**DATASET EXCERPTS:**
◇ ◇ ◇ ◇
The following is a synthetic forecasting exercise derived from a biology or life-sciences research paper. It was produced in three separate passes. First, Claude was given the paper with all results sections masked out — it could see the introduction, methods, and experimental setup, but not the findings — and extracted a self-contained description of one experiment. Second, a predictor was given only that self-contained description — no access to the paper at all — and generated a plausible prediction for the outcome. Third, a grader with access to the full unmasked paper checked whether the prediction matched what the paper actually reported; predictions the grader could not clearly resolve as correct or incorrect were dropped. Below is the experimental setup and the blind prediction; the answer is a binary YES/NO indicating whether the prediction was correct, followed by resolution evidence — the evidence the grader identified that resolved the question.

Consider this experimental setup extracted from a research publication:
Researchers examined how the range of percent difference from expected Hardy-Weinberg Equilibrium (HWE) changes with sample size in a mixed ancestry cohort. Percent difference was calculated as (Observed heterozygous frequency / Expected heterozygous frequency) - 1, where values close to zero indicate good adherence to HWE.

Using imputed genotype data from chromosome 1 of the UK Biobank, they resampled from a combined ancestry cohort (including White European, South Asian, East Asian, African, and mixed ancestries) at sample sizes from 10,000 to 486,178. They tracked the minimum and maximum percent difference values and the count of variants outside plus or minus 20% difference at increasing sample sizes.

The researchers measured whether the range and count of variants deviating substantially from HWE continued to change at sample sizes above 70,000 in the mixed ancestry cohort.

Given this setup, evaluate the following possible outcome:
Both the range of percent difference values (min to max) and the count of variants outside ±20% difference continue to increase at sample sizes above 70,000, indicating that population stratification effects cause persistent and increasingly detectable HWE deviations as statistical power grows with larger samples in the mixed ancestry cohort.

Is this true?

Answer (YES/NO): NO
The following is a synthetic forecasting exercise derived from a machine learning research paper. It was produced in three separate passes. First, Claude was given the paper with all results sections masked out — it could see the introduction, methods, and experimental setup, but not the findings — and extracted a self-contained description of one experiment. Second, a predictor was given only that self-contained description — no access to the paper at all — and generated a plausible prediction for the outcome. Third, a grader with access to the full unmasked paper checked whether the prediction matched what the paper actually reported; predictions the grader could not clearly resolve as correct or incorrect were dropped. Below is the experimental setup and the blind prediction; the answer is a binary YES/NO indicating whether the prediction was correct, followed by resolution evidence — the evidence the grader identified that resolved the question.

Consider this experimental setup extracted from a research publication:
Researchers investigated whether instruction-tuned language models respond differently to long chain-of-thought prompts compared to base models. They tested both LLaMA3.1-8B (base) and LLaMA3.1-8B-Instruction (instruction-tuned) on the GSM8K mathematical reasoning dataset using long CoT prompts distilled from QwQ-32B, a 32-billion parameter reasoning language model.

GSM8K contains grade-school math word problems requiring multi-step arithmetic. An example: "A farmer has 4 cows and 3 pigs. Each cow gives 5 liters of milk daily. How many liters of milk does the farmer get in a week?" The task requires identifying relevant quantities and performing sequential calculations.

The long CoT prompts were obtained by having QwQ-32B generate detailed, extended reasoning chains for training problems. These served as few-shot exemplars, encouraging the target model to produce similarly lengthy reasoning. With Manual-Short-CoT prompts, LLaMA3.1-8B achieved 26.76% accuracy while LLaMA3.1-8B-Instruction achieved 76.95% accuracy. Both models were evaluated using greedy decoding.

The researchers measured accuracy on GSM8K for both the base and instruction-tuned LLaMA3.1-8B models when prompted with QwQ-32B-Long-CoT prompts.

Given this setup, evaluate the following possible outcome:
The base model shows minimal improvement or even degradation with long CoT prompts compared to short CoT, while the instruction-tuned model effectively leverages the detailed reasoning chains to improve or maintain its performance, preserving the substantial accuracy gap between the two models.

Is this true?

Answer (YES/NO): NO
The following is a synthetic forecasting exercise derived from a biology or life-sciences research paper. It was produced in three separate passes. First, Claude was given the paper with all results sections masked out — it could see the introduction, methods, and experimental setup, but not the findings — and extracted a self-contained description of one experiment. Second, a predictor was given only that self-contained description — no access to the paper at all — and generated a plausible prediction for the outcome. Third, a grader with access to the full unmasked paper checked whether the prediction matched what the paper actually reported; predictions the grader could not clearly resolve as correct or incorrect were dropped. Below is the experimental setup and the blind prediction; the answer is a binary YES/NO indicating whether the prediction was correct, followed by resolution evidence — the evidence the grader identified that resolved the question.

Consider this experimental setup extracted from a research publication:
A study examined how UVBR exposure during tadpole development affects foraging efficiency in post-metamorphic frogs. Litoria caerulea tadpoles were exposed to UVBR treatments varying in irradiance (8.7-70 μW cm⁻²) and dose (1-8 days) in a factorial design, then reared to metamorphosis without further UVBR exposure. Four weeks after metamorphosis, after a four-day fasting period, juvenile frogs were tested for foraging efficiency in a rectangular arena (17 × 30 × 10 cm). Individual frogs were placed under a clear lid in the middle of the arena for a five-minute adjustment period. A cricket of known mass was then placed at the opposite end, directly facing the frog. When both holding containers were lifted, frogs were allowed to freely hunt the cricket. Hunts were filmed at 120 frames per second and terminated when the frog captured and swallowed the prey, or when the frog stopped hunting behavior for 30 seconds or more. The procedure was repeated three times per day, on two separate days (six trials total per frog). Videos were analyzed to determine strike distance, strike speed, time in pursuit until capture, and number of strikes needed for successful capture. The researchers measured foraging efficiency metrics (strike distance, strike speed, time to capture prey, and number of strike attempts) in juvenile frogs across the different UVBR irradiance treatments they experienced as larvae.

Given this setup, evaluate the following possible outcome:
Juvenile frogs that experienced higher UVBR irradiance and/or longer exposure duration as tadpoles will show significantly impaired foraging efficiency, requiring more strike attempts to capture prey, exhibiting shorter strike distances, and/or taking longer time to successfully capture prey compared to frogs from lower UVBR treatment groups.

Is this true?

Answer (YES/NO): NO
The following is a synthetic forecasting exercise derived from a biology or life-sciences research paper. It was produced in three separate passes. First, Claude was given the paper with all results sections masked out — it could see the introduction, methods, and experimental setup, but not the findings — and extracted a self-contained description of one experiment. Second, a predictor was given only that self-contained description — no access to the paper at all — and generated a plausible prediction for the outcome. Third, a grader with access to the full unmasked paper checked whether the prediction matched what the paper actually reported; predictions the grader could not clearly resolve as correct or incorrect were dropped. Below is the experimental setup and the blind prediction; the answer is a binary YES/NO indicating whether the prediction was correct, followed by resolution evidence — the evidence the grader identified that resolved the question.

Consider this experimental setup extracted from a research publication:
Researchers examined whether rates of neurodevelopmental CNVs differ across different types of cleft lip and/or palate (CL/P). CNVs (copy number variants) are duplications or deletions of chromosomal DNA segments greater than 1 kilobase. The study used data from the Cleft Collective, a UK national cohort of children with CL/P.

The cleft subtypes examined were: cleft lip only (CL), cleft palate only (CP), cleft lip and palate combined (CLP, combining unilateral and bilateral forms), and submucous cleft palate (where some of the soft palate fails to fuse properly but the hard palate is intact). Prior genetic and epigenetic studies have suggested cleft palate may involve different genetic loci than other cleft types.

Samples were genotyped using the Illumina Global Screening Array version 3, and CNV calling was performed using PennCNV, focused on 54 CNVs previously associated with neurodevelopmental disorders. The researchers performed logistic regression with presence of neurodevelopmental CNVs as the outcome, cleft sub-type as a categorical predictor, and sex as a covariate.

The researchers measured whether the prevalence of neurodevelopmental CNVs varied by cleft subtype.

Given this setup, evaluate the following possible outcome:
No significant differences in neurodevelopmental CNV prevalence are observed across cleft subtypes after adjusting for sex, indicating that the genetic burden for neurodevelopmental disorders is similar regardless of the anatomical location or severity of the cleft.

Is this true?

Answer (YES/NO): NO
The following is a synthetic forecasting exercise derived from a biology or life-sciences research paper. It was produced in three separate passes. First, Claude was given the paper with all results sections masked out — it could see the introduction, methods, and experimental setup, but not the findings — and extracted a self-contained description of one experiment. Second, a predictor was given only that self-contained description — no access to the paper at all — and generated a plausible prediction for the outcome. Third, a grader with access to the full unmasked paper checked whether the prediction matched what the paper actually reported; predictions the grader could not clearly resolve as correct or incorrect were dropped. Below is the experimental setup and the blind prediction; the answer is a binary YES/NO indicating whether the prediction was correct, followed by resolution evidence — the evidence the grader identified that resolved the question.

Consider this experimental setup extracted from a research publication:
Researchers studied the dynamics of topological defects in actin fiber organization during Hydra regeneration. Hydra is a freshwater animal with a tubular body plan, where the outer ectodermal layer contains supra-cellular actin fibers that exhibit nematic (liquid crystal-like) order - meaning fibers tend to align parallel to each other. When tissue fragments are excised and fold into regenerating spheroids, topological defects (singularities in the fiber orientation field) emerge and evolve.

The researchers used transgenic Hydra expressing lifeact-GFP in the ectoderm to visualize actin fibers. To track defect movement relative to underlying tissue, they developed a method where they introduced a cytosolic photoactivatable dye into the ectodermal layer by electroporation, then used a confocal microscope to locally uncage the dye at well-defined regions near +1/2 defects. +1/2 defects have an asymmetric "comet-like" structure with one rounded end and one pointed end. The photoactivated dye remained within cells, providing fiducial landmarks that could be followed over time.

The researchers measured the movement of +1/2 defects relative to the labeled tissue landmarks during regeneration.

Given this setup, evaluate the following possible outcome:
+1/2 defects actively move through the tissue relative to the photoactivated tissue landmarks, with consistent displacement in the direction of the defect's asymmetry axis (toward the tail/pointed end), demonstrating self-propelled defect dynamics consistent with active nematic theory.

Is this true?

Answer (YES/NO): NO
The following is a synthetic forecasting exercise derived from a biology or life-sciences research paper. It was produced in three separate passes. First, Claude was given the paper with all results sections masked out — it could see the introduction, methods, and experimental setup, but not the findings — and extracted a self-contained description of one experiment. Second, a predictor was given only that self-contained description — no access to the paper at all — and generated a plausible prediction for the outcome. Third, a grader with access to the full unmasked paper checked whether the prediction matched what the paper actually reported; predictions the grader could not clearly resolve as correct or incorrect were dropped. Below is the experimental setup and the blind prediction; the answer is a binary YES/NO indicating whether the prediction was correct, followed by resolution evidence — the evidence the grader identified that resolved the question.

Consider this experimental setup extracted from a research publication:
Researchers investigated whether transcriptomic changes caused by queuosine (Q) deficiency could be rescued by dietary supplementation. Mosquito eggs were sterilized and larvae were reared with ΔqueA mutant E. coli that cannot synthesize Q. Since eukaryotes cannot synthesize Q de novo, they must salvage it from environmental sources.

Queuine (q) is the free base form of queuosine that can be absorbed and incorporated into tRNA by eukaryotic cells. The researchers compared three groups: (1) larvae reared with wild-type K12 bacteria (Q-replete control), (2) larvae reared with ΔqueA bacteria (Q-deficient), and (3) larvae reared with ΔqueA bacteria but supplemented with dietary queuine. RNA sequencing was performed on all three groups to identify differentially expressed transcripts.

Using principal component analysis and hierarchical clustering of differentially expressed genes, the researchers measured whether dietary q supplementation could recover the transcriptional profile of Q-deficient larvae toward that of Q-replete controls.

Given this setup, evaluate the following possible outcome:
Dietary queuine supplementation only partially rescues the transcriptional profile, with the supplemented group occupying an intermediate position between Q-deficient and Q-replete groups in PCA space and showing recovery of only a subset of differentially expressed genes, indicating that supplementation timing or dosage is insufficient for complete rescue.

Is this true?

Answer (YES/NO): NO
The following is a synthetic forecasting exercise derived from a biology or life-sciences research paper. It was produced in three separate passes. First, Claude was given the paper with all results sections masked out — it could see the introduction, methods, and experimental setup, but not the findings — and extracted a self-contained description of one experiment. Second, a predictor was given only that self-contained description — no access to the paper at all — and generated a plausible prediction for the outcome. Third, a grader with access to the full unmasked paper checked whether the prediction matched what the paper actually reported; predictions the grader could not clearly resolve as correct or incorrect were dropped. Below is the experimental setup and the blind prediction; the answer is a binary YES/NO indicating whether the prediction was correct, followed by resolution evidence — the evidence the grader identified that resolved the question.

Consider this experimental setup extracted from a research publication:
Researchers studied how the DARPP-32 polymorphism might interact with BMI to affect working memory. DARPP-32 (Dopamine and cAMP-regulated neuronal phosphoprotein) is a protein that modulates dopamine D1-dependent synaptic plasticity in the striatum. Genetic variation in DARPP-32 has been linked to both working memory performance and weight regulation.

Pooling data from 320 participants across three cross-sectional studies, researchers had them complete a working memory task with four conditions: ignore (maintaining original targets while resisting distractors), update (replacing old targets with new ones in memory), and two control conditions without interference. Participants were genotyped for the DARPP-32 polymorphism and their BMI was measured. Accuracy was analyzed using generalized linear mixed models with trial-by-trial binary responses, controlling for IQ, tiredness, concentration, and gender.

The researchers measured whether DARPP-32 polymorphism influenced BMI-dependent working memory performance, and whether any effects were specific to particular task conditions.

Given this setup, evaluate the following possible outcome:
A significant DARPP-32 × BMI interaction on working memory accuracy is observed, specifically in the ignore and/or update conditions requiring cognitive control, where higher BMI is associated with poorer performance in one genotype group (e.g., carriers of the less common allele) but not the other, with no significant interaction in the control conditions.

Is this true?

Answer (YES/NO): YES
◇ ◇ ◇ ◇
**PROBLEM DESCRIPTION:**
Using the word "above" as the filter, copy each matching line from the material.

**EXPECTED OUTPUT:**
The researchers measured whether the range and count of variants deviating substantially from HWE continued to change at sample sizes above 70,000 in the mixed ancestry cohort.
Both the range of percent difference values (min to max) and the count of variants outside ±20% difference continue to increase at sample sizes above 70,000, indicating that population stratification effects cause persistent and increasingly detectable HWE deviations as statistical power grows with larger samples in the mixed ancestry cohort.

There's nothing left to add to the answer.